Trecho do texto
Em cima: Mário Cesariny, José-Augusto França e Vespeira. Em baixo: António Pedro, Alexandre O’Neill e João Moniz Pereira
Na vida de Alexandre O’Neill há uma fotografia tirada em maio de 1948 no Jardim da Parada, em Campo de Ourique, que simboliza um tempo em que coincidiam fatores contraditórios, mas plenos de sentido. A ditadura persistia, apesar dos ventos que sopravam na Europa e no mundo. Mário Cesariny, José-Augusto França, Marcelino Vespeira, António Pedro, O’Neill e João Moniz Pereira constituem o grupo. Alexandre faz-se representar provocatoriamente com um osso a sair da manga direita do casaco, como marca de controvérsia. O momento é, no entanto, fugaz. Maurice Nadeau escrevera a Histoire du Surrealisme no fim da Guerra. O’Neill, Cesariny, António Domingues e Moniz Pereira formaram, entusiasmados, o Grupo Surrealista de Lisboa, mais de vinte anos depois do manifesto de André Breton de 1924. Havia que aproveitar a oportunidade para trilhar caminhos novos. A Ampola Miraculosa, um romance-colagem, marca o contributo de Alexandre O’Neill para o movimento, preocupado com a reconstrução das palavras, enquanto Cesariny tratava do domínio das representações. Mas Cesariny e Moniz Pereira abandonam o grupo e o poeta de No Reino da Dinamarca encontra uma vocação própria (“Impossível tomar o íngreme caminho / da aventura mental”). Continuará, no entanto, atento a tudo de essencial que se fazia e escrevia.

Itens fornecidos
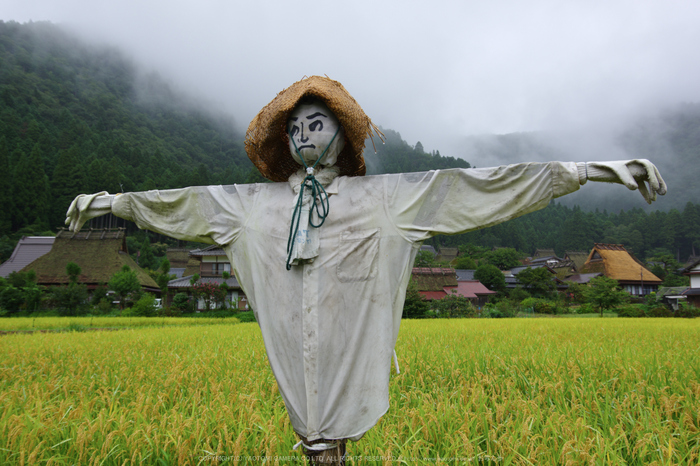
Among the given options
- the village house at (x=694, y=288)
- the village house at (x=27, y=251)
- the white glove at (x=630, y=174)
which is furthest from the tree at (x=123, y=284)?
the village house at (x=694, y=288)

---

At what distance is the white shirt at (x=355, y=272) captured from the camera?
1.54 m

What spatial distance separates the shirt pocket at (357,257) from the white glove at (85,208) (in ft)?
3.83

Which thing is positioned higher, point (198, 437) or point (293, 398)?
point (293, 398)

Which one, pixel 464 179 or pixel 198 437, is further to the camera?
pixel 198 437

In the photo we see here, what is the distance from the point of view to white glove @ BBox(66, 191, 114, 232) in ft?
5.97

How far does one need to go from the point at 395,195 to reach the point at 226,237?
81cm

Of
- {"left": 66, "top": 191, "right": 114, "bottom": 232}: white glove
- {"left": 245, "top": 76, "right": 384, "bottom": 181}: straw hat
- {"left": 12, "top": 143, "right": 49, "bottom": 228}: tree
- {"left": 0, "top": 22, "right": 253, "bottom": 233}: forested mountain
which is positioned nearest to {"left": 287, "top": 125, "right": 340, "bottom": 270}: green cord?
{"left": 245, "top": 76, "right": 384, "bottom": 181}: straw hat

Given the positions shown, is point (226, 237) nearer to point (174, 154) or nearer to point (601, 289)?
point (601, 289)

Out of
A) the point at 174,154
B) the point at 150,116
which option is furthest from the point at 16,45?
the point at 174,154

* * *

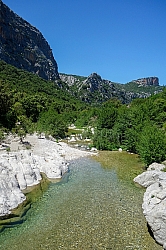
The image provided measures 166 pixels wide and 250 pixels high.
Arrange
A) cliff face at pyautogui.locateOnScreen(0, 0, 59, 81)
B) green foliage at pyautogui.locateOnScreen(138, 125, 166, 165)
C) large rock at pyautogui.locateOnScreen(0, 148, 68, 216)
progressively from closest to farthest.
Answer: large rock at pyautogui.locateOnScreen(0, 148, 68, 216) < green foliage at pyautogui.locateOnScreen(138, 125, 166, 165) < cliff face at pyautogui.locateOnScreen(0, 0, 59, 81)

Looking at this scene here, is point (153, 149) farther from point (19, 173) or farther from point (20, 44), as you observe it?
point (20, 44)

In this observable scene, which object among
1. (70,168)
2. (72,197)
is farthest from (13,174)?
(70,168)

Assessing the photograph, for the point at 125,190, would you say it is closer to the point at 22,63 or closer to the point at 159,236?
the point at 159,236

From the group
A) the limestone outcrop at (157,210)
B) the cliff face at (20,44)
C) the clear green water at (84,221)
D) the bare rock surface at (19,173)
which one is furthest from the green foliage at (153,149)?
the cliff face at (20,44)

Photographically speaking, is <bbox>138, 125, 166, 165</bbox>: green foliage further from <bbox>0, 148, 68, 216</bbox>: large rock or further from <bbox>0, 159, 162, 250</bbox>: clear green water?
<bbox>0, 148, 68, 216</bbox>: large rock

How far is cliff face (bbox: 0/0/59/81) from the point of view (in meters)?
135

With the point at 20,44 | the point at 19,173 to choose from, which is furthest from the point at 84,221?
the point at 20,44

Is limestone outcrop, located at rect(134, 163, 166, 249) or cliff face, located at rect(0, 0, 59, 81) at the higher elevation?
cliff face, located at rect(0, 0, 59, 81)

Ação necessária
Indique, com base no trecho do texto, em que mês e ano foi tirada a fotografia no Jardim da Parada.

Exercício concluído
Em maio de 1948.